▶ _Selección_
"""
Aprovecho que es enero para establecer las resoluciones de año nuevo. Retomar hábitos, especialmente si son buenos, no es una tarea fácil. Me pregunto donde se halla la motivación para cumplir las expectativas de cada día. Aun con trasnocho logro salir de la cama, ponerme de pie y hasta salir a la calle a fingir que todo esta bien. El engaño suele salirme tan bien que a ratos me convenzo de ese bienestar, hasta que vuelvo a encontrarme en soledad.
Quise volver a escribir tras empezar el año con un libro mediocre de una escritora que alguna vez admiré. No me considero particularmente bueno para casi nada, y no comparto mis escritos con la morbosidad de generar una reacción en quien los lee. Escribo porque es la única forma efectiva que he encontrado para drenar los sentimientos cuando las tormentas de emociones inundan el alma. Siempre me ha causado curiosidad la capacidad reconfortante del agua que se manifiesta en las lagrimas que desbordan los parpados (a veces de alegría, otras de tristeza), en la sopa que anhelamos cuando estamos enfermos, y en la tranquilidad de un lago. Tal vez es esa característica fluidez la que nos conmueve. La capacidad de ser lo que se es en aquel momento, pero con la inevitable expectativa del cambio. Algunas (pocas) veces, podemos vernos en la quietud de un charco limpio, y tal vez son esas las enseñanzas que el agua nos quiere dejar: Solo podemos ver con claridad cuando permanecemos en calma; Y, asimismo, nos advierte de su implacable fuerza al perder el cauce.
"""
▶ _Datos registrados_
"""
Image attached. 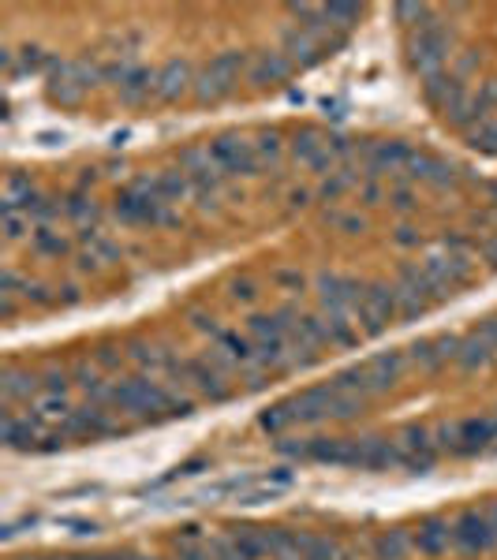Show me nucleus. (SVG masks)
<instances>
[{
  "label": "nucleus",
  "instance_id": "obj_1",
  "mask_svg": "<svg viewBox=\"0 0 497 560\" xmlns=\"http://www.w3.org/2000/svg\"><path fill=\"white\" fill-rule=\"evenodd\" d=\"M363 407V400H355L348 392H341L333 381L329 385H318V389H307L284 400V404L270 407L258 426L270 430V434H281V430H292V426H314V422H326V419H352L355 411Z\"/></svg>",
  "mask_w": 497,
  "mask_h": 560
},
{
  "label": "nucleus",
  "instance_id": "obj_2",
  "mask_svg": "<svg viewBox=\"0 0 497 560\" xmlns=\"http://www.w3.org/2000/svg\"><path fill=\"white\" fill-rule=\"evenodd\" d=\"M400 351H382V355H370L363 363H355L352 370L337 374V389L355 396V400H367V396H378V392H389L400 381Z\"/></svg>",
  "mask_w": 497,
  "mask_h": 560
},
{
  "label": "nucleus",
  "instance_id": "obj_3",
  "mask_svg": "<svg viewBox=\"0 0 497 560\" xmlns=\"http://www.w3.org/2000/svg\"><path fill=\"white\" fill-rule=\"evenodd\" d=\"M453 523V549L456 553H490L497 549V519L490 508H468L460 516L449 519Z\"/></svg>",
  "mask_w": 497,
  "mask_h": 560
},
{
  "label": "nucleus",
  "instance_id": "obj_4",
  "mask_svg": "<svg viewBox=\"0 0 497 560\" xmlns=\"http://www.w3.org/2000/svg\"><path fill=\"white\" fill-rule=\"evenodd\" d=\"M243 68H251V56L243 53V49H228V53H217L210 64H206V71L199 75V83H195V94H199V101L225 98L228 90L236 86V79H240Z\"/></svg>",
  "mask_w": 497,
  "mask_h": 560
},
{
  "label": "nucleus",
  "instance_id": "obj_5",
  "mask_svg": "<svg viewBox=\"0 0 497 560\" xmlns=\"http://www.w3.org/2000/svg\"><path fill=\"white\" fill-rule=\"evenodd\" d=\"M116 217L124 224H172L176 221L172 202L150 195V191H142L139 183H131L128 191L116 198Z\"/></svg>",
  "mask_w": 497,
  "mask_h": 560
},
{
  "label": "nucleus",
  "instance_id": "obj_6",
  "mask_svg": "<svg viewBox=\"0 0 497 560\" xmlns=\"http://www.w3.org/2000/svg\"><path fill=\"white\" fill-rule=\"evenodd\" d=\"M210 157L213 168L221 176H255L262 168V157H258L255 142L240 139V135H221V139L210 142Z\"/></svg>",
  "mask_w": 497,
  "mask_h": 560
},
{
  "label": "nucleus",
  "instance_id": "obj_7",
  "mask_svg": "<svg viewBox=\"0 0 497 560\" xmlns=\"http://www.w3.org/2000/svg\"><path fill=\"white\" fill-rule=\"evenodd\" d=\"M101 71L90 68V64H83V60H71V64H53V83H49V94H53V101H60V105H79L83 101V94L94 86V79H98Z\"/></svg>",
  "mask_w": 497,
  "mask_h": 560
},
{
  "label": "nucleus",
  "instance_id": "obj_8",
  "mask_svg": "<svg viewBox=\"0 0 497 560\" xmlns=\"http://www.w3.org/2000/svg\"><path fill=\"white\" fill-rule=\"evenodd\" d=\"M210 355H213V363L232 366V370H258V366H262L255 340L247 333H236V329H221V333L213 336Z\"/></svg>",
  "mask_w": 497,
  "mask_h": 560
},
{
  "label": "nucleus",
  "instance_id": "obj_9",
  "mask_svg": "<svg viewBox=\"0 0 497 560\" xmlns=\"http://www.w3.org/2000/svg\"><path fill=\"white\" fill-rule=\"evenodd\" d=\"M344 150H348L344 139H333V135L314 131V127L303 131V135H296V142H292V157L307 168H329L333 161H341Z\"/></svg>",
  "mask_w": 497,
  "mask_h": 560
},
{
  "label": "nucleus",
  "instance_id": "obj_10",
  "mask_svg": "<svg viewBox=\"0 0 497 560\" xmlns=\"http://www.w3.org/2000/svg\"><path fill=\"white\" fill-rule=\"evenodd\" d=\"M449 45H453V38L445 34L441 27H426L415 34L412 42V64L419 68V75L423 79H434V75H441V64L449 60Z\"/></svg>",
  "mask_w": 497,
  "mask_h": 560
},
{
  "label": "nucleus",
  "instance_id": "obj_11",
  "mask_svg": "<svg viewBox=\"0 0 497 560\" xmlns=\"http://www.w3.org/2000/svg\"><path fill=\"white\" fill-rule=\"evenodd\" d=\"M412 546L423 557H441L453 549V523L441 516H426L412 527Z\"/></svg>",
  "mask_w": 497,
  "mask_h": 560
},
{
  "label": "nucleus",
  "instance_id": "obj_12",
  "mask_svg": "<svg viewBox=\"0 0 497 560\" xmlns=\"http://www.w3.org/2000/svg\"><path fill=\"white\" fill-rule=\"evenodd\" d=\"M412 359L415 366H423V370H441V366L456 363V355H460V336H426V340H415L412 348Z\"/></svg>",
  "mask_w": 497,
  "mask_h": 560
},
{
  "label": "nucleus",
  "instance_id": "obj_13",
  "mask_svg": "<svg viewBox=\"0 0 497 560\" xmlns=\"http://www.w3.org/2000/svg\"><path fill=\"white\" fill-rule=\"evenodd\" d=\"M180 378H187L202 396H210V400H228V381L225 374L217 370V363H210V355L206 359H191V363H180Z\"/></svg>",
  "mask_w": 497,
  "mask_h": 560
},
{
  "label": "nucleus",
  "instance_id": "obj_14",
  "mask_svg": "<svg viewBox=\"0 0 497 560\" xmlns=\"http://www.w3.org/2000/svg\"><path fill=\"white\" fill-rule=\"evenodd\" d=\"M292 71H296V64H292L281 49H262V53L251 56L247 79H251L255 86H273V83H284Z\"/></svg>",
  "mask_w": 497,
  "mask_h": 560
},
{
  "label": "nucleus",
  "instance_id": "obj_15",
  "mask_svg": "<svg viewBox=\"0 0 497 560\" xmlns=\"http://www.w3.org/2000/svg\"><path fill=\"white\" fill-rule=\"evenodd\" d=\"M408 553H415L412 527H393L370 538V560H408Z\"/></svg>",
  "mask_w": 497,
  "mask_h": 560
},
{
  "label": "nucleus",
  "instance_id": "obj_16",
  "mask_svg": "<svg viewBox=\"0 0 497 560\" xmlns=\"http://www.w3.org/2000/svg\"><path fill=\"white\" fill-rule=\"evenodd\" d=\"M191 90V68L184 60H169L165 68H157V98L180 101Z\"/></svg>",
  "mask_w": 497,
  "mask_h": 560
},
{
  "label": "nucleus",
  "instance_id": "obj_17",
  "mask_svg": "<svg viewBox=\"0 0 497 560\" xmlns=\"http://www.w3.org/2000/svg\"><path fill=\"white\" fill-rule=\"evenodd\" d=\"M116 90H120V101H128V105H139V101H146L150 94L157 98V68H131L120 83H116Z\"/></svg>",
  "mask_w": 497,
  "mask_h": 560
},
{
  "label": "nucleus",
  "instance_id": "obj_18",
  "mask_svg": "<svg viewBox=\"0 0 497 560\" xmlns=\"http://www.w3.org/2000/svg\"><path fill=\"white\" fill-rule=\"evenodd\" d=\"M490 363H497V351L486 344L479 333L460 336V355H456V366L460 370H486Z\"/></svg>",
  "mask_w": 497,
  "mask_h": 560
},
{
  "label": "nucleus",
  "instance_id": "obj_19",
  "mask_svg": "<svg viewBox=\"0 0 497 560\" xmlns=\"http://www.w3.org/2000/svg\"><path fill=\"white\" fill-rule=\"evenodd\" d=\"M408 172H412V180L426 183V187H449V183L456 180L453 168L445 165V161H438V157H426V154H412Z\"/></svg>",
  "mask_w": 497,
  "mask_h": 560
},
{
  "label": "nucleus",
  "instance_id": "obj_20",
  "mask_svg": "<svg viewBox=\"0 0 497 560\" xmlns=\"http://www.w3.org/2000/svg\"><path fill=\"white\" fill-rule=\"evenodd\" d=\"M408 161H412V150L404 142H374L370 146V172H382V168L397 172V168H408Z\"/></svg>",
  "mask_w": 497,
  "mask_h": 560
},
{
  "label": "nucleus",
  "instance_id": "obj_21",
  "mask_svg": "<svg viewBox=\"0 0 497 560\" xmlns=\"http://www.w3.org/2000/svg\"><path fill=\"white\" fill-rule=\"evenodd\" d=\"M468 139L475 150H483V154H497V116H486L479 124L468 127Z\"/></svg>",
  "mask_w": 497,
  "mask_h": 560
},
{
  "label": "nucleus",
  "instance_id": "obj_22",
  "mask_svg": "<svg viewBox=\"0 0 497 560\" xmlns=\"http://www.w3.org/2000/svg\"><path fill=\"white\" fill-rule=\"evenodd\" d=\"M34 247L42 254H68V239L60 236V232H53V228H34Z\"/></svg>",
  "mask_w": 497,
  "mask_h": 560
},
{
  "label": "nucleus",
  "instance_id": "obj_23",
  "mask_svg": "<svg viewBox=\"0 0 497 560\" xmlns=\"http://www.w3.org/2000/svg\"><path fill=\"white\" fill-rule=\"evenodd\" d=\"M27 232H34V221H30L27 213H15V210L4 213V236H8V243L23 239Z\"/></svg>",
  "mask_w": 497,
  "mask_h": 560
},
{
  "label": "nucleus",
  "instance_id": "obj_24",
  "mask_svg": "<svg viewBox=\"0 0 497 560\" xmlns=\"http://www.w3.org/2000/svg\"><path fill=\"white\" fill-rule=\"evenodd\" d=\"M228 299H232V303H243V307H251V303L258 299V284L251 277L232 280V284H228Z\"/></svg>",
  "mask_w": 497,
  "mask_h": 560
},
{
  "label": "nucleus",
  "instance_id": "obj_25",
  "mask_svg": "<svg viewBox=\"0 0 497 560\" xmlns=\"http://www.w3.org/2000/svg\"><path fill=\"white\" fill-rule=\"evenodd\" d=\"M273 284H281V288H288V292H299V288L307 284V277H303L296 266H284L273 273Z\"/></svg>",
  "mask_w": 497,
  "mask_h": 560
},
{
  "label": "nucleus",
  "instance_id": "obj_26",
  "mask_svg": "<svg viewBox=\"0 0 497 560\" xmlns=\"http://www.w3.org/2000/svg\"><path fill=\"white\" fill-rule=\"evenodd\" d=\"M255 150H258V157H262V165H266V161H277V157H281V135H258Z\"/></svg>",
  "mask_w": 497,
  "mask_h": 560
},
{
  "label": "nucleus",
  "instance_id": "obj_27",
  "mask_svg": "<svg viewBox=\"0 0 497 560\" xmlns=\"http://www.w3.org/2000/svg\"><path fill=\"white\" fill-rule=\"evenodd\" d=\"M475 333L483 336L486 344H490V348H494V351H497V318H486V322H483V325H479V329H475Z\"/></svg>",
  "mask_w": 497,
  "mask_h": 560
},
{
  "label": "nucleus",
  "instance_id": "obj_28",
  "mask_svg": "<svg viewBox=\"0 0 497 560\" xmlns=\"http://www.w3.org/2000/svg\"><path fill=\"white\" fill-rule=\"evenodd\" d=\"M400 243V247H412V243H419V236H415V228H400L397 236H393Z\"/></svg>",
  "mask_w": 497,
  "mask_h": 560
},
{
  "label": "nucleus",
  "instance_id": "obj_29",
  "mask_svg": "<svg viewBox=\"0 0 497 560\" xmlns=\"http://www.w3.org/2000/svg\"><path fill=\"white\" fill-rule=\"evenodd\" d=\"M307 198H311V191H292L288 202H292V206H307Z\"/></svg>",
  "mask_w": 497,
  "mask_h": 560
},
{
  "label": "nucleus",
  "instance_id": "obj_30",
  "mask_svg": "<svg viewBox=\"0 0 497 560\" xmlns=\"http://www.w3.org/2000/svg\"><path fill=\"white\" fill-rule=\"evenodd\" d=\"M124 560H157V557H142V553H124Z\"/></svg>",
  "mask_w": 497,
  "mask_h": 560
},
{
  "label": "nucleus",
  "instance_id": "obj_31",
  "mask_svg": "<svg viewBox=\"0 0 497 560\" xmlns=\"http://www.w3.org/2000/svg\"><path fill=\"white\" fill-rule=\"evenodd\" d=\"M490 191H494V198H497V183H494V187H490Z\"/></svg>",
  "mask_w": 497,
  "mask_h": 560
}]
</instances>
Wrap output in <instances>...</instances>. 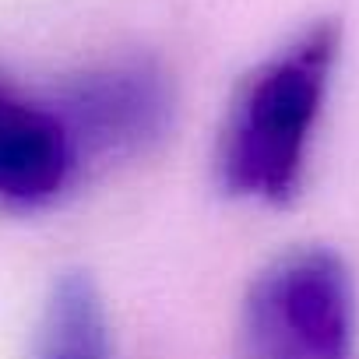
"""
▶ _Detalles del ejercicio_
Reescribe el pasaje del texto sobre las resoluciones de año nuevo que empieza en "Aprovecho que es" y termina en "encontrarme en soledad.", y sustituye "enero" por "febrero".

▶ _Respuesta del ejercicio_
Aprovecho que es febrero para establecer las resoluciones de año nuevo. Retomar hábitos, especialmente si son buenos, no es una tarea fácil. Me pregunto donde se halla la motivación para cumplir las expectativas de cada día. Aun con trasnocho logro salir de la cama, ponerme de pie y hasta salir a la calle a fingir que todo esta bien. El engaño suele salirme tan bien que a ratos me convenzo de ese bienestar, hasta que vuelvo a encontrarme en soledad.